Earlier this month I attended Global Shop in Las Vegas.  For those of you not in retail design, Global Shop is THE yearly trade show for all things retail.   It covers everything from workshops on the latest trends to new shelving for store displays.

I attended the show this year because many of my clients were going and I like to keep up to date on the latest trends and challenges in retail.  My approach this year was three fold.  First, walk the show floor.  This is a great way to spot new trends in retail as well as understand what is tried and true.

Second, I network.  The show is a great place to connect with existing clients and candidates and meet new ones.  I also enjoy the Retail Design Awards.

There is also all the hosted bars sponsored by different vendors, but what happens in Vegas…

The third arm of my approach is to attend interesting, design focused classes.  I feel this is where I learn the most about new trends and new challenges in the retail design field.

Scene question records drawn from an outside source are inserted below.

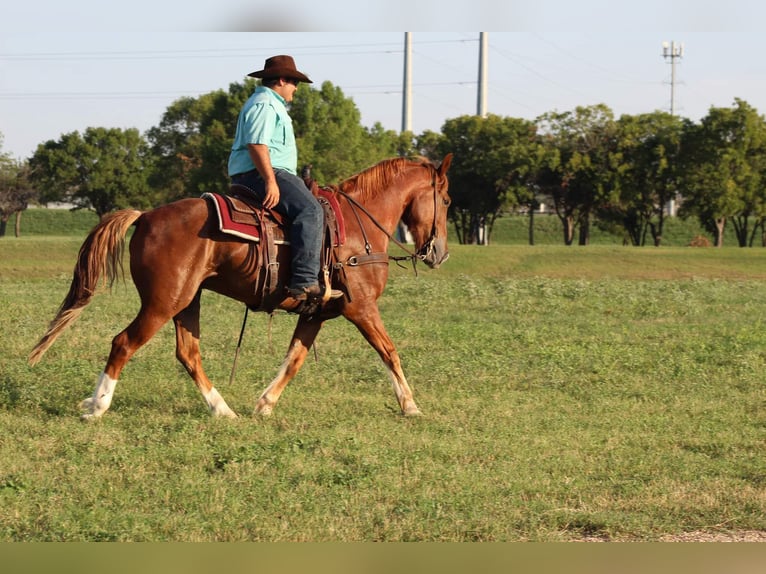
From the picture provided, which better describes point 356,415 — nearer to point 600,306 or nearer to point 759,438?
point 759,438

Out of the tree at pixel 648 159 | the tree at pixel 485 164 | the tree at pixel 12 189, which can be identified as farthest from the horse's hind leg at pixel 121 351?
the tree at pixel 12 189

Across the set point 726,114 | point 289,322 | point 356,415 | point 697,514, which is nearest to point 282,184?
point 356,415

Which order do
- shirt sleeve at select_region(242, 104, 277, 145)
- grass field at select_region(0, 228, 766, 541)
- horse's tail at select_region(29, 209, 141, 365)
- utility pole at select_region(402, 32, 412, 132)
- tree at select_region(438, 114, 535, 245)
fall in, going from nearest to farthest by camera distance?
grass field at select_region(0, 228, 766, 541) < shirt sleeve at select_region(242, 104, 277, 145) < horse's tail at select_region(29, 209, 141, 365) < tree at select_region(438, 114, 535, 245) < utility pole at select_region(402, 32, 412, 132)

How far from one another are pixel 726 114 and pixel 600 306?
35.4 metres

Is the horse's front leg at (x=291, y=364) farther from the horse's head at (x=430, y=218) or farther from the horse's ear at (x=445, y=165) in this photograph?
the horse's ear at (x=445, y=165)

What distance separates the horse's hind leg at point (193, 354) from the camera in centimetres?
907

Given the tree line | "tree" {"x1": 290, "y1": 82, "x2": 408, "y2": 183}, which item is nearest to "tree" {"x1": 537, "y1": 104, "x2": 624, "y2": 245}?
the tree line

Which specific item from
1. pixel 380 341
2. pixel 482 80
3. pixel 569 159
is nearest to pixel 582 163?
pixel 569 159

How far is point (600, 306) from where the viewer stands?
20.0 m

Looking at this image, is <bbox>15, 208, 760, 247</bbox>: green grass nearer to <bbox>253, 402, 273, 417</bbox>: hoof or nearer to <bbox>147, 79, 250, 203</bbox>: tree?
<bbox>147, 79, 250, 203</bbox>: tree

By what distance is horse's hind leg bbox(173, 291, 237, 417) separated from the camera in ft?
29.8

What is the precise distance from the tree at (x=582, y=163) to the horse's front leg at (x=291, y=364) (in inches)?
1840

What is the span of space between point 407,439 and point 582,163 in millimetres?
49418

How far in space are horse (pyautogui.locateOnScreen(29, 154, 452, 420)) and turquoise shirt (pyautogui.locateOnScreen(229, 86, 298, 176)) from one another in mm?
566
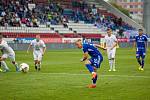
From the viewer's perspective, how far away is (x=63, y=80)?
19703 mm

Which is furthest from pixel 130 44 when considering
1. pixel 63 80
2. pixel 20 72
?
pixel 63 80

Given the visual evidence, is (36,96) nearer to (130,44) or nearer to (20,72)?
(20,72)

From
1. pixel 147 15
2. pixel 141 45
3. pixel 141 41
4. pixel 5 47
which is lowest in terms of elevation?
pixel 147 15

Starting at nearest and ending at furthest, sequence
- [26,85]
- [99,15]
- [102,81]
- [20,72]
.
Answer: [26,85] → [102,81] → [20,72] → [99,15]

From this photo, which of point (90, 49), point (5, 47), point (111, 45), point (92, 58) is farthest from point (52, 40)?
point (90, 49)

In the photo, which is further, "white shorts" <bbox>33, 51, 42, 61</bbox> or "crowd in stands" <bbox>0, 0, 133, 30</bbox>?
"crowd in stands" <bbox>0, 0, 133, 30</bbox>

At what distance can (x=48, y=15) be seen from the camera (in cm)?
6569

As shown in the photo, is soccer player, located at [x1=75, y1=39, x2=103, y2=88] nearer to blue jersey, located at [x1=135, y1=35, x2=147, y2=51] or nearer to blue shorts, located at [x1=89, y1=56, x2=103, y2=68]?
blue shorts, located at [x1=89, y1=56, x2=103, y2=68]

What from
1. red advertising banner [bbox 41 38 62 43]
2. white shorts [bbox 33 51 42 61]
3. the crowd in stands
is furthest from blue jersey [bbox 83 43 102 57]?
the crowd in stands

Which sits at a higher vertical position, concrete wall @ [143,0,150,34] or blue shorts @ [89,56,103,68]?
blue shorts @ [89,56,103,68]

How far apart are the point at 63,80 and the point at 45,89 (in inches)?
135

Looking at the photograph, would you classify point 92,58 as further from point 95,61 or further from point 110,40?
point 110,40

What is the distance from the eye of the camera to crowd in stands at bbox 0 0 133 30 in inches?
2341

Now that I am back into my day-to-day I will be writing a series of blog posts about the classes I attended.  If I were to create a theme to this year’s event overall it would be “Retail is Personal” or maybe “Retail in Transition”.  In the fasted-paced, always connected, social media, instant feedback and suggestion world we live in, retail is making some exciting, and maybe controversial, changes.

This first post is about the mingling of the on-line and brick and mortar shopping experience.

First, watch this video

I am sure most of you have seen this.  I have seen it several times and I am still amazed.  Think of the possibilities.  The shopper still has the social interaction, a major aspect of shopping, yet has access to unlimited and even unique products, much like online.  Companies also benefit.  Stock can be minimal; items are simply shipped from a central warehouse when purchased.  Warehouse costs dwindle.

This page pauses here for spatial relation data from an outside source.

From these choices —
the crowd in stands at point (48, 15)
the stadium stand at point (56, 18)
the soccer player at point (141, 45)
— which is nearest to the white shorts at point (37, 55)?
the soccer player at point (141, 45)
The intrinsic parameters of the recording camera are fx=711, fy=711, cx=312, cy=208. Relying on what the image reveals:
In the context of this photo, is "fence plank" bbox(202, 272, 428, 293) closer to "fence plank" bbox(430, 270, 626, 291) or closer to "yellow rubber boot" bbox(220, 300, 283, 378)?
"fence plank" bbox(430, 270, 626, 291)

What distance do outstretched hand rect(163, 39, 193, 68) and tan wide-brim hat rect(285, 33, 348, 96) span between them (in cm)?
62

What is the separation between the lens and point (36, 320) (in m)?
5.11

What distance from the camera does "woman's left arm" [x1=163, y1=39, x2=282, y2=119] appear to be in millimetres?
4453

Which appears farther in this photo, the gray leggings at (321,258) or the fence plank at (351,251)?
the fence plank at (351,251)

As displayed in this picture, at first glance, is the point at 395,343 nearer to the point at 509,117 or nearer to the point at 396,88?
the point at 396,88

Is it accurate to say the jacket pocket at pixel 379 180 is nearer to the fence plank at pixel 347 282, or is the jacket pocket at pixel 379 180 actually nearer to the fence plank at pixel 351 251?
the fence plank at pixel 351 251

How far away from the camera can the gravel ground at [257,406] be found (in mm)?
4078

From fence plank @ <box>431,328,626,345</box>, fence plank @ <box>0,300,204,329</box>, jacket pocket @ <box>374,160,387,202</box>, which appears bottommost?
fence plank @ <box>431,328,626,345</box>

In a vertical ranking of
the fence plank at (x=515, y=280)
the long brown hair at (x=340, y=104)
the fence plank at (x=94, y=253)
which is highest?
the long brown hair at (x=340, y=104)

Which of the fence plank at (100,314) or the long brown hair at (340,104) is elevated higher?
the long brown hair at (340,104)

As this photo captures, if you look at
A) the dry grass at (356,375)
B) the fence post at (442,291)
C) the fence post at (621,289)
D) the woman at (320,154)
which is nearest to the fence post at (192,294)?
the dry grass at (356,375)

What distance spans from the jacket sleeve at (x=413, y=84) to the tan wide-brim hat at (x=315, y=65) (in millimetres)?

One talk that I think addressed how retailers are blending the on-line with the brick and mortar was titled Designing Right Brain Stores, hosted by David Kepron a Principal with Callison.  His talk was very interesting with many topics that ranged from the right and left brain, social interaction and the main point I came away with, shopping=playing.  Playing the way a child might play, having fun, enjoying yourself and not noticing the passing of time, playing like you do on Facebook or other on-line sites.

From the looks of this video, shopping is well on its way to meeting the child in each of us in a very personal way.